(Dataset excerpt)
···
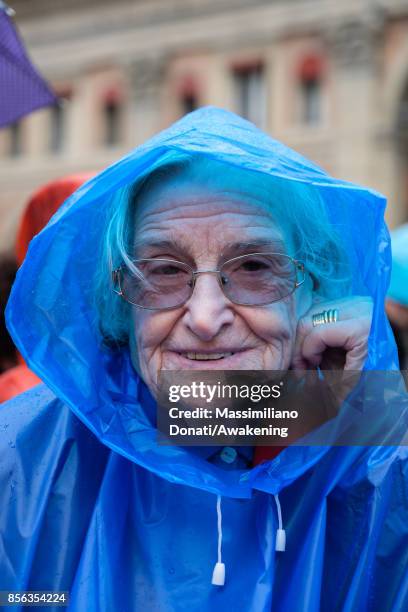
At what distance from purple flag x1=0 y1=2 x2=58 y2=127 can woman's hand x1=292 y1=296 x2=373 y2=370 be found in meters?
1.55

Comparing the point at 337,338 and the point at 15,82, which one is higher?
the point at 15,82

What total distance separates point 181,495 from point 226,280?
39 cm

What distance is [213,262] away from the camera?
1474mm

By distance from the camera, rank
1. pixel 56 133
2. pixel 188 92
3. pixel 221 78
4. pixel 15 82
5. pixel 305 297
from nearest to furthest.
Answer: pixel 305 297
pixel 15 82
pixel 221 78
pixel 188 92
pixel 56 133

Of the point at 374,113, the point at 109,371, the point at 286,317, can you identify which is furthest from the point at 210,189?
the point at 374,113

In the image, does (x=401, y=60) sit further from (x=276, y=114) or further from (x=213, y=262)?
(x=213, y=262)

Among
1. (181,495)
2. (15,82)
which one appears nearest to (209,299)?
(181,495)

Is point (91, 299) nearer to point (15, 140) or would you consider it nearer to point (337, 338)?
point (337, 338)

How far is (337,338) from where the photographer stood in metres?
1.49

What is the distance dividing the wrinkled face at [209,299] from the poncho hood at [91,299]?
89mm

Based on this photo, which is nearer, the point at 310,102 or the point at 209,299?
the point at 209,299

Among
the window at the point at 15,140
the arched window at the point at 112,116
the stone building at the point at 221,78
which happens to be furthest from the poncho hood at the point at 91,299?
the window at the point at 15,140

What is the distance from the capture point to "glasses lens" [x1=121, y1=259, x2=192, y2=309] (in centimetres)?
149

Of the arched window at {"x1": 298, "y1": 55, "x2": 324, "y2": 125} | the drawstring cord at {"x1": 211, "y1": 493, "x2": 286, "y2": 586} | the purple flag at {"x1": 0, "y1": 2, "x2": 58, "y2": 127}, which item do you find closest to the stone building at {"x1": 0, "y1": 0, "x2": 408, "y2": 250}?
the arched window at {"x1": 298, "y1": 55, "x2": 324, "y2": 125}
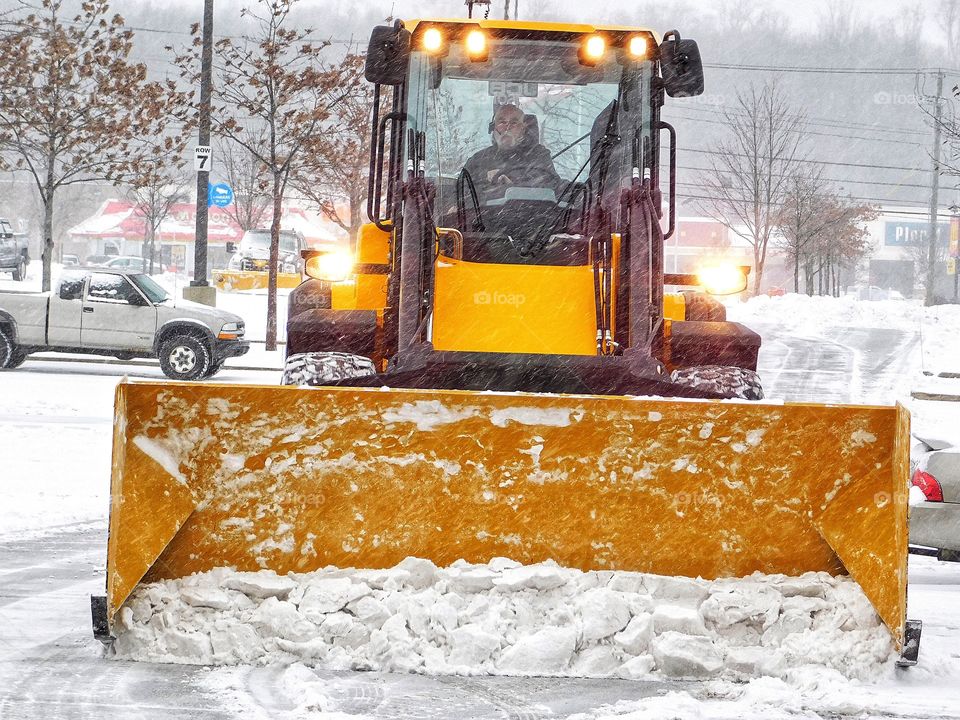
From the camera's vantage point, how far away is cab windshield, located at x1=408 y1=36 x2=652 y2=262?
6324 millimetres

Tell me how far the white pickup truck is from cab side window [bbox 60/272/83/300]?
1 centimetres

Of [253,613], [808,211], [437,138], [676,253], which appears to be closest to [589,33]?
[437,138]

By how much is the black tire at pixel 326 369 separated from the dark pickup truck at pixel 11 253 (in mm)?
34358

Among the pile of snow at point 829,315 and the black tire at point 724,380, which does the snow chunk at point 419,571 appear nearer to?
the black tire at point 724,380

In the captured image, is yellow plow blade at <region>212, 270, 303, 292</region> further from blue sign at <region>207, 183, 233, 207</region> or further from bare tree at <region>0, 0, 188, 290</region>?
blue sign at <region>207, 183, 233, 207</region>

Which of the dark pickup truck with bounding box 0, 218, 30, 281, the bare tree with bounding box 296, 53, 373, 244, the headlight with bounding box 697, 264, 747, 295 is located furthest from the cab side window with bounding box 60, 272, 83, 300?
the dark pickup truck with bounding box 0, 218, 30, 281

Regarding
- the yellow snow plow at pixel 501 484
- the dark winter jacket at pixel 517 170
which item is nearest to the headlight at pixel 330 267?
the dark winter jacket at pixel 517 170

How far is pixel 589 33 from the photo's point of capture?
6.40 metres

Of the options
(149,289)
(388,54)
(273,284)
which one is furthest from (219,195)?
(388,54)

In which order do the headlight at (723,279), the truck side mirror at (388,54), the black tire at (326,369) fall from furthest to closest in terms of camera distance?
the headlight at (723,279) < the truck side mirror at (388,54) < the black tire at (326,369)

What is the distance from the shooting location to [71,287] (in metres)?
17.0

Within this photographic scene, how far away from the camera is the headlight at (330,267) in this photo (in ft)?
22.5

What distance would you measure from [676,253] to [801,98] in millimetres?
73582

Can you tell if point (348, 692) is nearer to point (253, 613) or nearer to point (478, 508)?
point (253, 613)
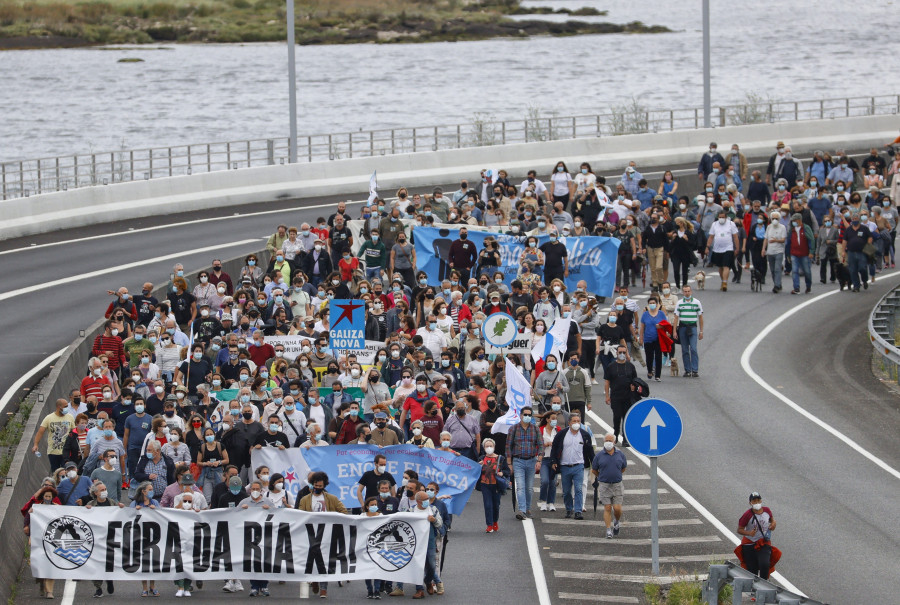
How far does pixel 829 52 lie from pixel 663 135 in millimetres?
122091

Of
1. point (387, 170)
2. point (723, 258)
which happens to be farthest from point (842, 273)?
point (387, 170)

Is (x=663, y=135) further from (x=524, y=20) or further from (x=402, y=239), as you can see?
(x=524, y=20)

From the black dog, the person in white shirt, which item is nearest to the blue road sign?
the person in white shirt

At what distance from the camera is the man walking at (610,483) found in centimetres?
1919

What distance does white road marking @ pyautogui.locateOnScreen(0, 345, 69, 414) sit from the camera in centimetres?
2472

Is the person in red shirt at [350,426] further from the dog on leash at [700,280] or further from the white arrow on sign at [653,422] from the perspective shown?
the dog on leash at [700,280]

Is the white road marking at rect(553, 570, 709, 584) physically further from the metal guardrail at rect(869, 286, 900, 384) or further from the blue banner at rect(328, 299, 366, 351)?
the metal guardrail at rect(869, 286, 900, 384)

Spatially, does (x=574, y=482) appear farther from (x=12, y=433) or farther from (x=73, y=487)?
(x=12, y=433)

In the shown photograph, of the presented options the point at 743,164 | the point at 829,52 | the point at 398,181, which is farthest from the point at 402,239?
the point at 829,52

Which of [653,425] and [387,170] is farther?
[387,170]

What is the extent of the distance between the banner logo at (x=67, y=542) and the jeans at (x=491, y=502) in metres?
4.98

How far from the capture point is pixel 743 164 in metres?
37.8

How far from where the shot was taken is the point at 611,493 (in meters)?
19.2

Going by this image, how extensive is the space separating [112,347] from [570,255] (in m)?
···
Exercise directions: Render the material from the line with "In which order" up to and including the line with "the headlight at (723,279) <" as a two-column CSV headed text and answer. Give one row for each text and its answer, putting each value in a single quoted field and turning line breaks into spaces.

Output for this exercise:
text,answer
"In which order do the headlight at (723,279), the truck side mirror at (388,54), the black tire at (326,369) fall from furthest to closest in terms of camera distance?","the headlight at (723,279) < the truck side mirror at (388,54) < the black tire at (326,369)"